Neither can we call this a begging of misery, or a borrowing of misery, as though we were not miserable enough of ourselves, but must fetch in more from the next house, in taking upon us the misery of our neighbors. Truly it were an excusable covetousness if we did; for affliction is a treasure, and scarce any man hath enough of it.
(from Meditation 17)
When listening to Layli Long Soldier discuss her book WHEREAS, which among many other things talks about the role of apology in the world, and about good and bad apologies, she suggested that what she’s looking for first from the colonising world is “freedom from denial”. I find this useful and necessary, this conception of freedom, and for me it ties into an insight that comes up again and again in different political struggles: that no-one is free until we are all free, and that my freedom depends on yours.
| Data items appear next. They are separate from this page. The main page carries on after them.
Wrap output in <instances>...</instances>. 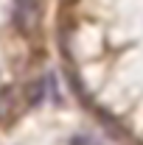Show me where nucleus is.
<instances>
[{
  "instance_id": "f03ea898",
  "label": "nucleus",
  "mask_w": 143,
  "mask_h": 145,
  "mask_svg": "<svg viewBox=\"0 0 143 145\" xmlns=\"http://www.w3.org/2000/svg\"><path fill=\"white\" fill-rule=\"evenodd\" d=\"M20 109V89L14 87H6L0 89V123H9Z\"/></svg>"
},
{
  "instance_id": "20e7f679",
  "label": "nucleus",
  "mask_w": 143,
  "mask_h": 145,
  "mask_svg": "<svg viewBox=\"0 0 143 145\" xmlns=\"http://www.w3.org/2000/svg\"><path fill=\"white\" fill-rule=\"evenodd\" d=\"M70 145H95V142H93L90 137H73V140H70Z\"/></svg>"
},
{
  "instance_id": "f257e3e1",
  "label": "nucleus",
  "mask_w": 143,
  "mask_h": 145,
  "mask_svg": "<svg viewBox=\"0 0 143 145\" xmlns=\"http://www.w3.org/2000/svg\"><path fill=\"white\" fill-rule=\"evenodd\" d=\"M14 25L20 34H34L39 28V0H14Z\"/></svg>"
},
{
  "instance_id": "7ed1b4c3",
  "label": "nucleus",
  "mask_w": 143,
  "mask_h": 145,
  "mask_svg": "<svg viewBox=\"0 0 143 145\" xmlns=\"http://www.w3.org/2000/svg\"><path fill=\"white\" fill-rule=\"evenodd\" d=\"M45 98V81H34L25 87V103H39Z\"/></svg>"
}]
</instances>
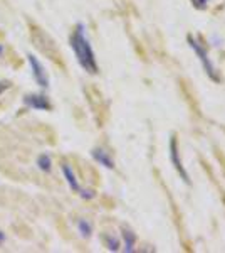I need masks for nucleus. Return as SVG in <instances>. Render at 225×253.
Masks as SVG:
<instances>
[{
    "instance_id": "0eeeda50",
    "label": "nucleus",
    "mask_w": 225,
    "mask_h": 253,
    "mask_svg": "<svg viewBox=\"0 0 225 253\" xmlns=\"http://www.w3.org/2000/svg\"><path fill=\"white\" fill-rule=\"evenodd\" d=\"M207 2H208V0H192V3H193V7H197L198 10L207 9Z\"/></svg>"
},
{
    "instance_id": "f257e3e1",
    "label": "nucleus",
    "mask_w": 225,
    "mask_h": 253,
    "mask_svg": "<svg viewBox=\"0 0 225 253\" xmlns=\"http://www.w3.org/2000/svg\"><path fill=\"white\" fill-rule=\"evenodd\" d=\"M29 38H31L32 44L35 46V49L44 54L47 59H51L52 63H56L57 66L64 68V59L61 54L59 47L56 46V41L47 34L42 27L35 26L34 22H29Z\"/></svg>"
},
{
    "instance_id": "39448f33",
    "label": "nucleus",
    "mask_w": 225,
    "mask_h": 253,
    "mask_svg": "<svg viewBox=\"0 0 225 253\" xmlns=\"http://www.w3.org/2000/svg\"><path fill=\"white\" fill-rule=\"evenodd\" d=\"M123 236H125V245H126V252H133L134 242H136V236L131 230H125L123 231Z\"/></svg>"
},
{
    "instance_id": "423d86ee",
    "label": "nucleus",
    "mask_w": 225,
    "mask_h": 253,
    "mask_svg": "<svg viewBox=\"0 0 225 253\" xmlns=\"http://www.w3.org/2000/svg\"><path fill=\"white\" fill-rule=\"evenodd\" d=\"M94 157H96L97 161L101 162V164H104L106 167H114L113 161L108 156H106V152H103V150H96V152H94Z\"/></svg>"
},
{
    "instance_id": "f03ea898",
    "label": "nucleus",
    "mask_w": 225,
    "mask_h": 253,
    "mask_svg": "<svg viewBox=\"0 0 225 253\" xmlns=\"http://www.w3.org/2000/svg\"><path fill=\"white\" fill-rule=\"evenodd\" d=\"M72 47H74L76 51V56L77 59H79L81 66H83L86 71L89 73H97V64H96V59H94V52L91 46H89L88 39L84 38L83 34V29H77L76 34L72 36Z\"/></svg>"
},
{
    "instance_id": "7ed1b4c3",
    "label": "nucleus",
    "mask_w": 225,
    "mask_h": 253,
    "mask_svg": "<svg viewBox=\"0 0 225 253\" xmlns=\"http://www.w3.org/2000/svg\"><path fill=\"white\" fill-rule=\"evenodd\" d=\"M188 44H190V47L193 49L195 54L198 56L200 63H202V66H203V69H205L207 75L210 76V78L214 80V81H220L219 75H217V69H215V66H214V63H212L210 58H208L207 51L202 47V44H200L197 39L192 38V36H188Z\"/></svg>"
},
{
    "instance_id": "20e7f679",
    "label": "nucleus",
    "mask_w": 225,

To see and to try to heal the parts of my life which take life away from you is to work for freedom for myself; to struggle for my freedom is to struggle for yours, when that struggle recognises shared difference and the different things we share. But this work doesn’t end, and the answers aren’t that easy, and there’s always mistakes to apologise for and new learning to do. And it’s not for any of us to know everything.